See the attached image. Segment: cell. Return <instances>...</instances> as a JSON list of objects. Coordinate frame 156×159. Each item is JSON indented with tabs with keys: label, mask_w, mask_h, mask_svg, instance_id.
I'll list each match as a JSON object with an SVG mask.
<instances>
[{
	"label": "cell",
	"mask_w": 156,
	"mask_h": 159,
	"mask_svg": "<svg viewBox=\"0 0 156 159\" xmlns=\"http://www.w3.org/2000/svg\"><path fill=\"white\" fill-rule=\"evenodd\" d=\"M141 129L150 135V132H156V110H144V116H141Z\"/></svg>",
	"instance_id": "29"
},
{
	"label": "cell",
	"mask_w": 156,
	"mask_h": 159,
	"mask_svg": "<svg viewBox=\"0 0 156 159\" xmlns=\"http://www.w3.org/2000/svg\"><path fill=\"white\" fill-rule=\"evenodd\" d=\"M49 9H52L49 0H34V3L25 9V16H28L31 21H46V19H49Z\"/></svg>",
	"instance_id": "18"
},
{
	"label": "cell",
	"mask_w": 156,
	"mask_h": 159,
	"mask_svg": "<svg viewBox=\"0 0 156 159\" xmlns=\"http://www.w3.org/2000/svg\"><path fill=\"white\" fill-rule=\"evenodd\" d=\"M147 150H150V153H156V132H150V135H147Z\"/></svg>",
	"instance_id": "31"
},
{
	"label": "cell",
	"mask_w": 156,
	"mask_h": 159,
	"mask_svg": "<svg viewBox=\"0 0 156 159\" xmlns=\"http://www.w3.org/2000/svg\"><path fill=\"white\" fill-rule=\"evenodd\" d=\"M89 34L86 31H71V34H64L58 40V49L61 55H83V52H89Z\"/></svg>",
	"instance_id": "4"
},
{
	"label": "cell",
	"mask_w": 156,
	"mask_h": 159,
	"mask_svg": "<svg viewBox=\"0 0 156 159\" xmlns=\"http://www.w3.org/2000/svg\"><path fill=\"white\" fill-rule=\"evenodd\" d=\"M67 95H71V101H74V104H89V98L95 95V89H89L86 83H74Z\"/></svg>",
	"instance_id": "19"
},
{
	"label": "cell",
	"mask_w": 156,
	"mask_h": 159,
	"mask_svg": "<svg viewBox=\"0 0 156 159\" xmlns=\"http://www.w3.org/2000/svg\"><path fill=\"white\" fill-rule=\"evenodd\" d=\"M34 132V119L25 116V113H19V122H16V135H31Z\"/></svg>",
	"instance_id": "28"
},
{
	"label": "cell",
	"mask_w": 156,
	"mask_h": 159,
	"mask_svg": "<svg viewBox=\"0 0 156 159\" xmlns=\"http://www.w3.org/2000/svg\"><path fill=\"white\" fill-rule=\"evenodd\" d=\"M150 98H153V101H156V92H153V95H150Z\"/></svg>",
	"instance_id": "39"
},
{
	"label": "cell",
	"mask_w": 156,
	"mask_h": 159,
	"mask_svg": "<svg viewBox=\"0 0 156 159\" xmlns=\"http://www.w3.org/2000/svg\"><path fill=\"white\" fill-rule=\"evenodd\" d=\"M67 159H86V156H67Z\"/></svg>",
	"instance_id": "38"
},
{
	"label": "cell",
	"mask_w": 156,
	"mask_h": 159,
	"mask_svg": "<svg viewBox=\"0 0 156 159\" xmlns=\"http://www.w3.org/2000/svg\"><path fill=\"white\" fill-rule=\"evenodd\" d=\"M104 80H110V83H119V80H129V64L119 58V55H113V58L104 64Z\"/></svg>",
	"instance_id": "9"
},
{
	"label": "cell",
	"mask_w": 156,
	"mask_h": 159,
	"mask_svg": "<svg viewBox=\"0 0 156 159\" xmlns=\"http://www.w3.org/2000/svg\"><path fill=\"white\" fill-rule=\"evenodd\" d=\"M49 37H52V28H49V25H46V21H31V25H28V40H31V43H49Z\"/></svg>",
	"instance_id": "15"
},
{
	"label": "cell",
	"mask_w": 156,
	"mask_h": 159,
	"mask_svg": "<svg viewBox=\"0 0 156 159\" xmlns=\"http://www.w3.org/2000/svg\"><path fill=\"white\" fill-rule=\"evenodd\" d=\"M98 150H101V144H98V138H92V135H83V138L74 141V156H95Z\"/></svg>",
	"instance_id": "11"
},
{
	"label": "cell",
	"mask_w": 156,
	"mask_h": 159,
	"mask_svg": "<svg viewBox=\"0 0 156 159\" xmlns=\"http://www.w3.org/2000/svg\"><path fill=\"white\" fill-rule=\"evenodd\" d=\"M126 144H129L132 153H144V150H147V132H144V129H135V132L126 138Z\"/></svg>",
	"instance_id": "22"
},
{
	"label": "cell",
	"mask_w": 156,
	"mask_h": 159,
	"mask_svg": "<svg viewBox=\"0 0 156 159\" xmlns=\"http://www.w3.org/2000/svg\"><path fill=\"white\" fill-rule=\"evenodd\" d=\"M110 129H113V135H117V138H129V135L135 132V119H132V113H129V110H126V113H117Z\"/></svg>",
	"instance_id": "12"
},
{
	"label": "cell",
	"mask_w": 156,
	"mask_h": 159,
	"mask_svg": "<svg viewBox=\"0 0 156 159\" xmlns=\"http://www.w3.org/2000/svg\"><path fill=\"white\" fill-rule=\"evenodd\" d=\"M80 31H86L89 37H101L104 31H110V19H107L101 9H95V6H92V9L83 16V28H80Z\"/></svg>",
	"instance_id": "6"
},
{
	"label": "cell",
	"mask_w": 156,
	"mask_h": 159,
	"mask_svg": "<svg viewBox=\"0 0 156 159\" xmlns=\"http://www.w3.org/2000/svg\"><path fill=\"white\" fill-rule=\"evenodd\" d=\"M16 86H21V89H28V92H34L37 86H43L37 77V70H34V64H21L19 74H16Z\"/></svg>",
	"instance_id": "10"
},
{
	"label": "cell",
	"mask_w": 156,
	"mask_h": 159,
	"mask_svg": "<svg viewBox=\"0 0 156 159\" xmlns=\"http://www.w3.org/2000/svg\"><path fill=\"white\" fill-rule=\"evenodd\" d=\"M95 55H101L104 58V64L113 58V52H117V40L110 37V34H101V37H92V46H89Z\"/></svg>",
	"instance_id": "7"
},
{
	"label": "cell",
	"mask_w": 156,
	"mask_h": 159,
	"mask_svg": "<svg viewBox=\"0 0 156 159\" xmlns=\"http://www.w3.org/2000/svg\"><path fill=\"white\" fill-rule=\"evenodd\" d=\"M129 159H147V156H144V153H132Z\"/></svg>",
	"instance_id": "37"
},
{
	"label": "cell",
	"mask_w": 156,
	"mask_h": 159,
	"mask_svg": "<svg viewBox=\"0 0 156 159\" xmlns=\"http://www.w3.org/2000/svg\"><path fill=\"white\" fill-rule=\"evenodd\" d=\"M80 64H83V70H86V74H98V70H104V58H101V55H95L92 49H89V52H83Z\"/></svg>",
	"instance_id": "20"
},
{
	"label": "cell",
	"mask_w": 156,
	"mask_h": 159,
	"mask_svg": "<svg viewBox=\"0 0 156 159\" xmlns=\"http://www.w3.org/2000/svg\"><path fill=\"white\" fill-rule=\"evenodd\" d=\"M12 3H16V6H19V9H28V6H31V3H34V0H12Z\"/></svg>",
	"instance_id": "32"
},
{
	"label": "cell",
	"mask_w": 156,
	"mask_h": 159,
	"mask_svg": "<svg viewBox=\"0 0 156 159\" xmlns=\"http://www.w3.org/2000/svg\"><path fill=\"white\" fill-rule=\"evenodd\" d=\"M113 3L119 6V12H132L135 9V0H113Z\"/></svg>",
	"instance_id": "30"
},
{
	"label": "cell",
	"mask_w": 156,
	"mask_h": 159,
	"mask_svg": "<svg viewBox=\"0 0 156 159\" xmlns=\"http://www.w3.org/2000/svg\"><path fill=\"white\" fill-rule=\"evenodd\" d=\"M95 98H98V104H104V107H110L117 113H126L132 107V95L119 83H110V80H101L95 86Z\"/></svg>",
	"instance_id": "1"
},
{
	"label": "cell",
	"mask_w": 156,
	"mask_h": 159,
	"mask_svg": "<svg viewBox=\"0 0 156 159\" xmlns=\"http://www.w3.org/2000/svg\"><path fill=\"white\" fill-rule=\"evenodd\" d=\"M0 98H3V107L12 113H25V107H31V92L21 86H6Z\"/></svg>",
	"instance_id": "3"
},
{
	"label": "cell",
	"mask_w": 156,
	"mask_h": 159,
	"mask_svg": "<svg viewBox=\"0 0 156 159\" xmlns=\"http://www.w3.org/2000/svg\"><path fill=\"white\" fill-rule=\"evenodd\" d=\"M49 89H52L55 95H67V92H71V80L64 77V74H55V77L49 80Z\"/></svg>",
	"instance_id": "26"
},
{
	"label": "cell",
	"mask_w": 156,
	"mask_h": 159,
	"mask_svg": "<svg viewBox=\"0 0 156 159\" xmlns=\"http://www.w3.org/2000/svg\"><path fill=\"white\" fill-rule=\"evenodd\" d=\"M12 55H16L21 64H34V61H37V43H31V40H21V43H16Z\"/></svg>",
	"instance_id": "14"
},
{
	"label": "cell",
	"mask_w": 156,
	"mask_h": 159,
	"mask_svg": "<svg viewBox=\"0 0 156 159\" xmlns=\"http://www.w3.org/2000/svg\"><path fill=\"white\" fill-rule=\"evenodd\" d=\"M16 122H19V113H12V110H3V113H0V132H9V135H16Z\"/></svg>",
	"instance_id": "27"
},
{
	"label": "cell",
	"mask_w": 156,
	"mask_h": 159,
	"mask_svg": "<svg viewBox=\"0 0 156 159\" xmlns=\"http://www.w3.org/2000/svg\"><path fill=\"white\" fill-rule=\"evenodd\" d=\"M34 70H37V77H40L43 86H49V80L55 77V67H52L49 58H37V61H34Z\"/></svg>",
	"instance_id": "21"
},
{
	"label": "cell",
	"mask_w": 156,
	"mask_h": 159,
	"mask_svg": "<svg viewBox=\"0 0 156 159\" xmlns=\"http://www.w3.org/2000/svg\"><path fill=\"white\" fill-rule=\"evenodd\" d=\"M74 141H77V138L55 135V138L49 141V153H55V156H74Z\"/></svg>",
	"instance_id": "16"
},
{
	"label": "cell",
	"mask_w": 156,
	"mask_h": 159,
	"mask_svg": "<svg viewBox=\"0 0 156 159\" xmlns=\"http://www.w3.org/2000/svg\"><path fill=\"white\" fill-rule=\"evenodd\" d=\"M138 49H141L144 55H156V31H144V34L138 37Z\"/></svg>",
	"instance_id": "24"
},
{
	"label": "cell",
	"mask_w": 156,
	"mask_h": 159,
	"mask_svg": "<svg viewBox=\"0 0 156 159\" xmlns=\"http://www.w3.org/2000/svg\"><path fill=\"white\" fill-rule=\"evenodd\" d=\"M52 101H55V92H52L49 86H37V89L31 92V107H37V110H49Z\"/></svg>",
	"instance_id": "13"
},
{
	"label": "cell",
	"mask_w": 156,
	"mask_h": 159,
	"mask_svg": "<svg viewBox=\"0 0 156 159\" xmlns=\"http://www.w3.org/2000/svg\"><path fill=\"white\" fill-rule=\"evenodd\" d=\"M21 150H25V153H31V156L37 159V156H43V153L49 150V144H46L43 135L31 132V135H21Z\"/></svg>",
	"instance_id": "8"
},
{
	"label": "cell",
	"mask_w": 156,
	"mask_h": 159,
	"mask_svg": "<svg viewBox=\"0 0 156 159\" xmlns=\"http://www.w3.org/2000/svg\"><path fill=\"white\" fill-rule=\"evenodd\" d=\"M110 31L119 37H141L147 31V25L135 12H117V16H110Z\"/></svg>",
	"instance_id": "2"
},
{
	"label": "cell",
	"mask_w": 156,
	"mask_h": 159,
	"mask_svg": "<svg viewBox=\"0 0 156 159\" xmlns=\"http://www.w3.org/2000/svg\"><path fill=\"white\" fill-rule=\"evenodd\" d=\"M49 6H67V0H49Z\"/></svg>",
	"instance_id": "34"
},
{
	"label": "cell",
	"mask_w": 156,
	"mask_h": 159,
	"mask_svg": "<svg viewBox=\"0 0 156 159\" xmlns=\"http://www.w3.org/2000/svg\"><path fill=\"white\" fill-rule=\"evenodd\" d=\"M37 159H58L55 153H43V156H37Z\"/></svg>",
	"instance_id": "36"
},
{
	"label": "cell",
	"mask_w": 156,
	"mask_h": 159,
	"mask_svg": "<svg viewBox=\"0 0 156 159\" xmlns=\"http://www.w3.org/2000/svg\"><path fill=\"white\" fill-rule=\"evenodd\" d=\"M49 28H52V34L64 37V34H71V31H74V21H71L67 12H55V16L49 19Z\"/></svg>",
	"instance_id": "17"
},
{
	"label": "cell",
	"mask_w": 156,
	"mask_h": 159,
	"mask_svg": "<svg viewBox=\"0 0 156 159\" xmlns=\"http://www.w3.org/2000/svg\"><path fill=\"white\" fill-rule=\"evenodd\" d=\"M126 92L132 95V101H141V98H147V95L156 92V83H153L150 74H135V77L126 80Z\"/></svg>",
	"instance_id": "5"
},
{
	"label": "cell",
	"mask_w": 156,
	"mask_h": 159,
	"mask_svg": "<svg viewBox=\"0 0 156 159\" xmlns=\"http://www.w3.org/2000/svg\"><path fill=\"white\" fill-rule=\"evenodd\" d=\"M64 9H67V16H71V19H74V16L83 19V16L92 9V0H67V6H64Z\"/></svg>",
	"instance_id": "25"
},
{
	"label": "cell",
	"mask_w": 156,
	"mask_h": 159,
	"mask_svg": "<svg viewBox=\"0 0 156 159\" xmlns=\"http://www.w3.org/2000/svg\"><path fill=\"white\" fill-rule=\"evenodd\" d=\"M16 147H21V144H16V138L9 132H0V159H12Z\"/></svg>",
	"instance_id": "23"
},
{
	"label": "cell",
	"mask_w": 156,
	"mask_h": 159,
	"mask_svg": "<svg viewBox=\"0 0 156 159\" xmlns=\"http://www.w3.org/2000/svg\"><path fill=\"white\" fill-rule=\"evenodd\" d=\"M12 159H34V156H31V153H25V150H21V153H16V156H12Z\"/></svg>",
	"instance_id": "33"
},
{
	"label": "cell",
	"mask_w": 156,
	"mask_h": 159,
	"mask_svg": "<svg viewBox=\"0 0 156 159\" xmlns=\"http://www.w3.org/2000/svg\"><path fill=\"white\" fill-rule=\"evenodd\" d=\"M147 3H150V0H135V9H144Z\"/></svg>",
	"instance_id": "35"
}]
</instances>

* Task statement *
Find each line above that contains the string "instances", and copy those lines out in full.

* Solution to the exercise *
See the attached image. Segment: cell. Return <instances>...</instances> as a JSON list of objects. Coordinate frame 156×159. Each item is JSON indented with tabs with keys: label, mask_w, mask_h, mask_svg, instance_id.
<instances>
</instances>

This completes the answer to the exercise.